───── EXTRACT TO READ

TimBL's diagram at TPAC2012
Over the years many different authentication systems have been developed. Each one proposes a method for an agent to prove his relation to an identifier - called a Principal. A Principal is a string that can be mapped to a URI, that usually refers to some network resource, which itself can then be linked to a subject. An LDP authorization system may authenticate agents that are allowed access to a resource using different types of Principals. This page lists a number of ways Authorization agents can prove identity of an agent using one Principal, with an ACL that may be using a different type of Principal. The aim is to gather such examples together in order to find an general theory that underpins these proofs.


Problem statement

Definition of Principal

[[ need to integrate discussion on webid mailing list ]]

Principals are different types of strings that directly or indirectly identify an Agent. They can be put in simple logical relationships. The following Turtle graph shows how in one graph one can relate 4 types of principals:

@prefix foaf: <http://xmlns.com/foaf/0.1/> .
@prefix cert: <http://www.w3.org/ns/auth/cert#> .

<http://logic.edu/webids/jz#i> a foaf:Agent;
    foaf:mbox <mailto:jz@logic.edu>;
    foaf:openid <http://logic.edu/webids/jz>;
    cert:key [ a cert:RSAPublicKey;
             cert:modulus "cb24ed85d64d794b69c701c186acc059501e856...."^^xsd:hexBinary;
             cert:exponent 65537 ] .

Each of these Principals can be used to authenticate the same individual (with different degrees of confidence), without needing to know the above graph.

A Principal is typed, so that each type of Principal comes with two functions:

  1. a function from that string identifier to a resource which that string identifier has as referent - usually a network resource
  2. a function that maps that identifier to the subject, i.e., the agent that is identified by the Principal - known in WebDAV as the represented by relation

So an OpenID Principal is a string with the following two functions:

  1. the function Ref from the OpenID Principal string to a home page (identified by a URI)
  2. the function OpenidSubj from the home page to the agent being authenticated, known also as the function from foaf:openid objects to subjects

such that OpenIdSubj(Ref(principal)) refers to the subject.

To take a precise example, a Principal "http://logic.edu/webids/jz" has a

Ref("http://logic.edu/webids/jz") = <http://logic.edu/webids/jz> 

which is a home page, and which is in the following relation to some _:agent

_:agent foaf:openid <http://logic.edu/webids/jz> .

──────────

## TO-DO LIST
A - In the text on authentication Principals, what is the function that maps an identifier to its subject called in WebDAV?
B - Do these statements agree with the text on authentication Principals? Answer yes or no for each, quoting the words of the text that decide it.
(i) Each Principal can authenticate the same individual only when the graph relating the Principals is known.
(ii) For an OpenID Principal, the Ref function maps the string to a home page.
(iii) The page gathers examples in search of a general theory behind these proofs.
C - In the text on authentication Principals, rewrite the paragraph beginning "Over the years many different authentication systems" as a short list that keeps its main facts.

───── DATA LINES

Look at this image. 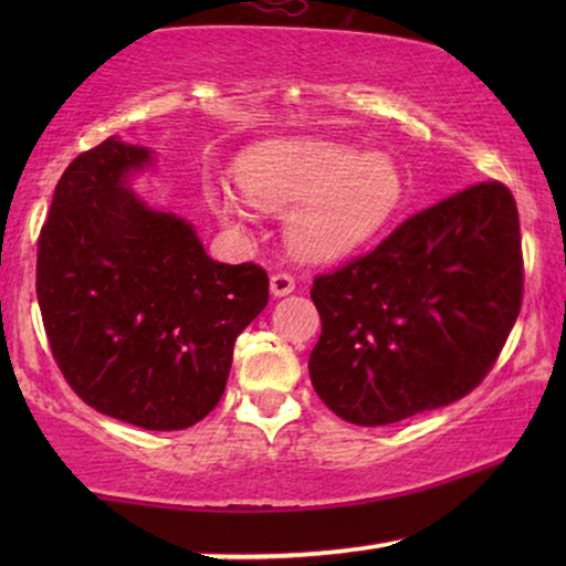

──────────

## SET OF ANSWERS
A - The "represented by" relation.

B -
(i) No: "without needing to know the above graph."
(ii) Yes: "the function Ref from the OpenID Principal string to a home page (identified by a URI)"
(iii) Yes: "The aim is to gather such examples together"

C -
- Many different authentication systems have been developed over the years.
- Each one lets an agent prove its relation to an identifier, called a Principal.
- A Principal is a string that can be mapped to a URI. The URI usually refers to a network resource, which can be linked to a subject.
- An LDP authorization system may authenticate agents using different types of Principals.
- The page lists ways to prove an agent's identity with one type of Principal against an ACL that may use another type.
- The aim is to gather these examples and find a general theory behind such proofs.